Instructions ▸
A) Print the stretch of the student tax forum thread below from "I am afraid" through "a tax return.", word for word.
B) Continue the student tax forum thread below, starting right after its final post.

Extract provided ▸

★ ★ ★ ★ ★ ★ ★

# Regulatory Compliance Category > Tax Forum >  Student Tax?

## zoedubruyn

Hi, If anyone can help, I need clarification on the amount of tax I should be paying - 

I work once a week, for 8 hours, I get paid R80 per hour, so that is R640 a day, 
This month I made a total of R1860, and have been taxed 25% (R470)
I am NOT a temp worker, although I may be considered a 'casual' employee.

The reason that they give for such a high tax, is that apparently, if you are a student, working less then 22 hours a week, then you will be taxed 25%

Is this true? 
I cant understand how I can be paying such a high tax, on such a small amount of money? 

Thank you.

----------


## eitai2001

> Hi, If anyone can help, I need clarification on the amount of tax I should be paying - 
> 
> I work once a week, for 8 hours, I get paid R80 per hour, so that is R640 a day, 
> This month I made a total of R1860, and have been taxed 25% (R470)
> I am NOT a temp worker, although I may be considered a 'casual' employee.
> 
> The reason that they give for such a high tax, is that apparently, if you are a student, working less then 22 hours a week, then you will be taxed 25%
> 
> Is this true? 
> ...


I'm studying tax, and never heard such a thing, it's definitely not in the tax rate table I have. Do they give you a payslip, if so, take the payslips to SARS, if not ... ask them for payslips, and if they don't want to give you any ... report them to SARS / CCMA

----------


## sterne.law@gmail.com

I am afraid that 25% is the prevailing rate for what is termed a casual.
Less than 23 hours a month is termed casual from the LRA point of view, which in turn limits the scope of its application - that is not entitled to leave pay, sick pay, UIF etc.

I would be lying to try answer what the reasoning for the high tax rate is. I think it is to circumvent people from having multiple jobs and escaping tax liability. eg a person could be a waiter in 6 different shops/branhces. Thus working 40+ hours a week but in each less than 23 a month and not paying tax. Remember you may submit a tax return.

I am also not 100% clear on the tax and LRA cross-over implications - the income tax act and other legislation often have different viewpoints on issues, eg definition of employee. Hence, it is possible that the employer could still register you as a employee from a tax perspective without having to treat you as full time employee from the labour perspective.

----------


## eitai2001

Oh ok, I apologise then ...  never knew that ... never even heard about it.

★ ★ ★ ★ ★ ★ ★

Data ▸
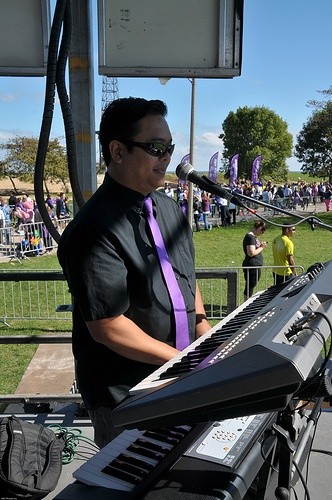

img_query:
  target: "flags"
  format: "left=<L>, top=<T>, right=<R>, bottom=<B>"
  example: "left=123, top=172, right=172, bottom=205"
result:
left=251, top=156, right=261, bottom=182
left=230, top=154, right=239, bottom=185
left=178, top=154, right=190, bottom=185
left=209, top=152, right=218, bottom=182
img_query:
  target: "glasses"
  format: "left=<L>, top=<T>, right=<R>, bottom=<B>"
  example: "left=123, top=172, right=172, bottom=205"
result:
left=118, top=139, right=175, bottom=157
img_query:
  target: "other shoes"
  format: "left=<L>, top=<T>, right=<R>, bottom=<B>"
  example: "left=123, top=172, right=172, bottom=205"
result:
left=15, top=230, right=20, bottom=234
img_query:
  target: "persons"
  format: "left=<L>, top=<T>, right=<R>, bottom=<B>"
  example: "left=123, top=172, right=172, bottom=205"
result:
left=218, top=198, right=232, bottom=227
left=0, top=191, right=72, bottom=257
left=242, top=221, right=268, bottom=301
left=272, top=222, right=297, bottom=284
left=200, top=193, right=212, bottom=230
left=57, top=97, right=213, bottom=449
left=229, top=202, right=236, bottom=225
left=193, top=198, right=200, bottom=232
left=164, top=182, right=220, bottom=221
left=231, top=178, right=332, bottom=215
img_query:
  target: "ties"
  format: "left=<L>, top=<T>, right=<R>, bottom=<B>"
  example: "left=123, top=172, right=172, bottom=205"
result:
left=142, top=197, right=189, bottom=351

★ ★ ★ ★ ★ ★ ★

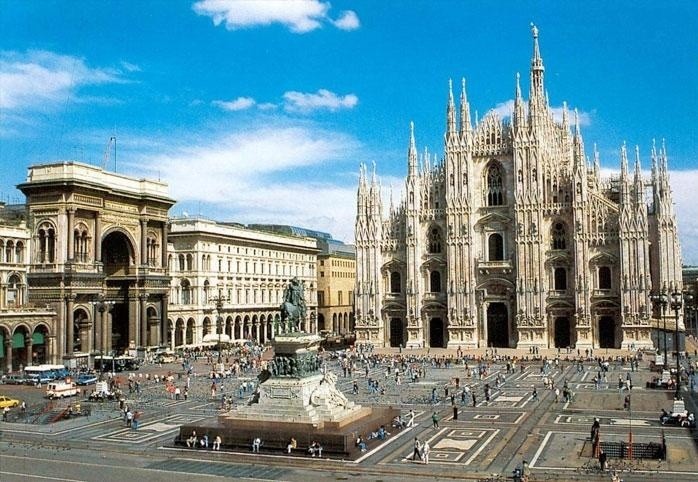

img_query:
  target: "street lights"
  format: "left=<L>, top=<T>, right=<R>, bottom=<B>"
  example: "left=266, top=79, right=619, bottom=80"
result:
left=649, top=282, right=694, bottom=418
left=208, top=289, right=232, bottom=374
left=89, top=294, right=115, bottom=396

★ ★ ★ ★ ★ ★ ★

The results ▸
A)
I am afraid that 25% is the prevailing rate for what is termed a casual.
Less than 23 hours a month is termed casual from the LRA point of view, which in turn limits the scope of its application - that is not entitled to leave pay, sick pay, UIF etc.

I would be lying to try answer what the reasoning for the high tax rate is. I think it is to circumvent people from having multiple jobs and escaping tax liability. eg a person could be a waiter in 6 different shops/branhces. Thus working 40+ hours a week but in each less than 23 a month and not paying tax. Remember you may submit a tax return.

B)
----------


## geraldenek

SARS have a specific ruling with regards to students and scholars and is as follow:

Full-time students and scholars do not fall in a specific category and are taxed in the same manner as any other employee.  The employer must determine, according to the rules for standard employment and non standard employment (25% deduction), which applicable method of deducting employees' tax must be used.

Thus the only question is if it's standard or non standard employment and the definition for both is:

Standard Employment

Where an employee does not fall within the definition of standard employment, an employee will be deemed to be in standard employment if —
the employee (including scholars and students) is required to work for less than 22 hours a week and the employee furnishes a written declaration that he / she will not render services to any other employer, for the period that such employment is held, such employment is regarded as standard employment.
the employee works for at least 5 hours a day and receives less than R164 per day, such employee is deemed to be in standard employment.

Where the employer conducts his / her business in such a manner that employees render services on a regular or frequent basis for such periods as may be required by the employer the Commissioner may, after consultation with the employer or with any body or association on which the employer is represented, direct that the employment of such employees shall be standard employment.  The Commissioner may further instruct the employer as to the manner in which employees' tax must be deducted. (Refer also to Temporary employees who are frequently employed in paragraph 14.8).

Non-standard employment (25% deduction)
Examples of non-standard employment:
 - Workers not in standard employment employed on a daily basis who are physically paid daily.
 - Casual commissions paid, such as spotter’s fees.
 - Casual payments to casual workers for irregular services rendered or occasional services.
 - Fees paid to part-time lecturers.
 - Honoraria paid to office bearers of organisations, clubs, etc.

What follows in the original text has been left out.